Factoring $x^{4} +1$, using real factoring to the second degree Factoring to the second degree using real numbers
$$x^{4} +1$$
I know that $ x^{4} +1=(x^{2} + i)(x^{2}-i).\;$ But these are complex but I thought using these in some kind of way? Got no where! 
And then I tried to guess, two solutions are $\pm (-1)^{1/4},\, $
which gave me $(x-\sqrt{i})(x+\sqrt{i}).\;$ But I have a feeling that I am really off here...
Hmm... Thinking! 
What kind of techniques do you use?  
 A: HINT :$$x^4+1+\color{red}{2x^2}-\color{red}{2x^2}=(x^4+2x^2+1)-2x^2=(x^2+1)^2-(\sqrt 2x)^2$$
A: Hint: Write $x^4 + 1 = (x^2 +1)^2 - (\sqrt{2}x)^2$
A: Your approach starts off perfectly fine: you do have
$$ x^4 + 1 = (x + \sqrt{\mathbf{i}})(x - \sqrt{\mathbf{i}})(x + \sqrt{-\mathbf{i}})(x - \sqrt{-\mathbf{i}}) $$
You just need to group them into conjugate pairs: (I assume you take the principal square roots)

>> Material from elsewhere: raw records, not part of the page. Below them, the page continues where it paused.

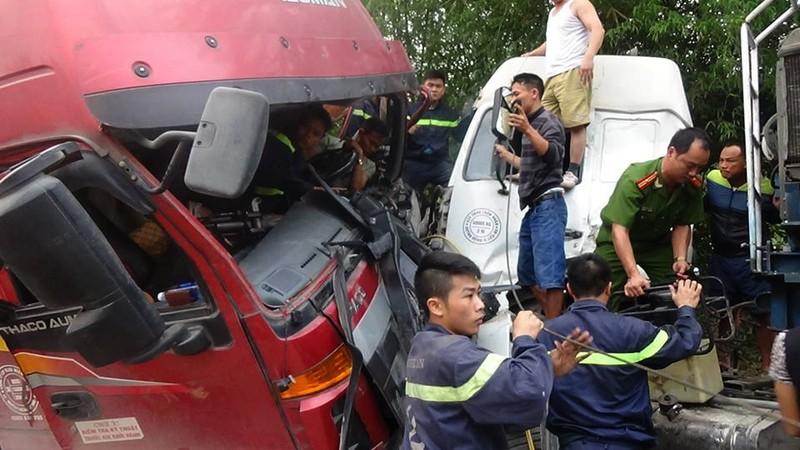 Cảnh sát chữa cháy giải cứu tài xế mắc kẹt trong cabin  - ảnh 1
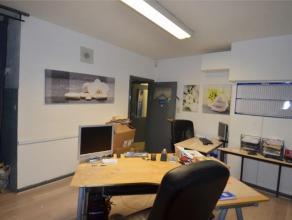 Offre àpd 80.000euro. Surface bureau de +/- 70 m² comprenant réception, bureau, salle de +/- 50 m² ou second bureau, coin cuis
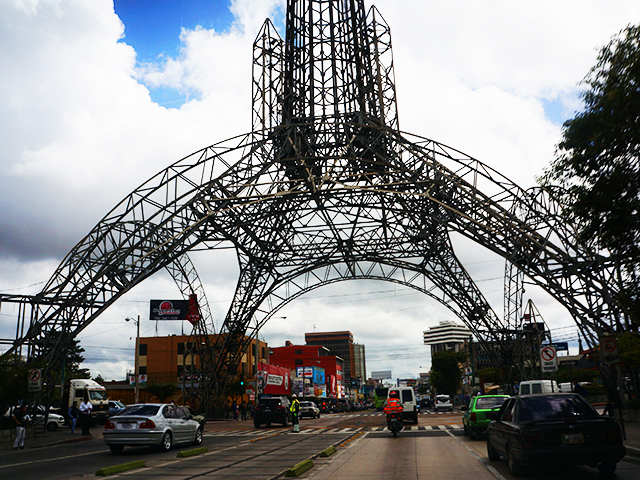 reasons to visit guatemala city- eiffel tower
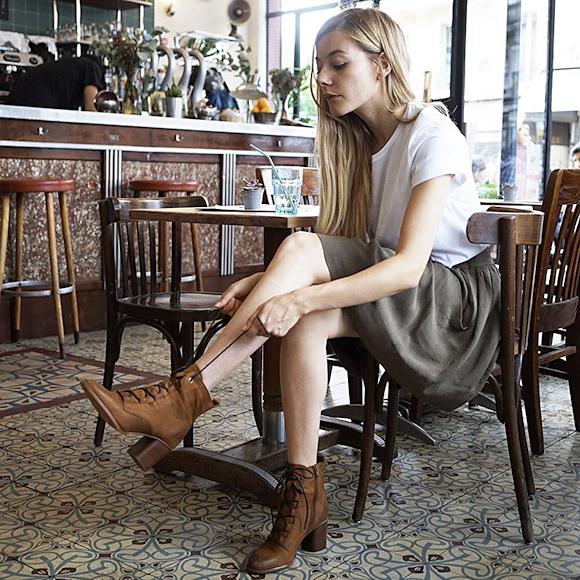 bottines lacets camel esprit western jupe kaki mi longue t shirt blanc le bon look. Black Bedroom Furniture Sets. Home Design Ideas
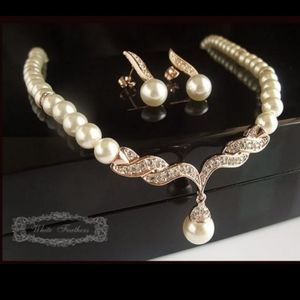 Mother of pearl necklace earring set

$$ x^4 + 1 = \left( (x + \sqrt{\mathbf{i}})(x + \sqrt{\mathbf{-i}}) \right)\left( (x - \sqrt{\mathbf{i}})(x - \sqrt{\mathbf{-i}}) \right) $$
$$ x^4 + 1 = \left( x^2 + (\sqrt{\mathbf{i}} + \sqrt{-\mathbf{i}}) x + 1 \right) 
\left( x^2 - (\sqrt{\mathbf{i}} + \sqrt{-\mathbf{i}}) x + 1 \right) $$
The only simplification that remains is that you can compute
$$ \sqrt{\mathbf{i}} + \sqrt{-\mathbf{i}} = \sqrt{2}$$
A: Factor $x^4+1$ over $\mathbb{C}[x]$:
$$
\left(x-e^{\pi i/4}\right)\left(x-e^{3\pi i/4}\right)\left(x-e^{-3\pi i/4}\right)\left(x-e^{-\pi i/4}\right)
$$
Then pair the conjugate factors:
$$
\left(x-e^{\pi i/4}\right)\left(x-e^{-\pi i/4}\right)=x^2-\sqrt2\,x+1
$$
and
$$
\left(x-e^{3\pi i/4}\right)\left(x-e^{-3\pi i/4}\right)=x^2+\sqrt2\,x+1
$$
Therefore,
$$
x^4+1=\left(x^2-\sqrt2\,x+1\right)\left(x^2+\sqrt2\,x+1\right)
$$
A: Write the equation in the following form
$$(x^2+a_1x+a_2)(x^2+b_1x+b_2)=x^4+1$$
$$x^4+(a_1+b_1)x^3+(a_1b_1+a_2+b_2)x^2+(a_1b_2+a_2b_1)x+a_2b_2=x^4+1$$
By comparing the coefficients to the main equation we get
$a_1+b_1=0$
$a_1b_1+a_2+b_2=0$
$a_1b_2+a_2b_1=0$
$a_2b_2=1$
and solve for $a_1,a_2,b_1,b_2$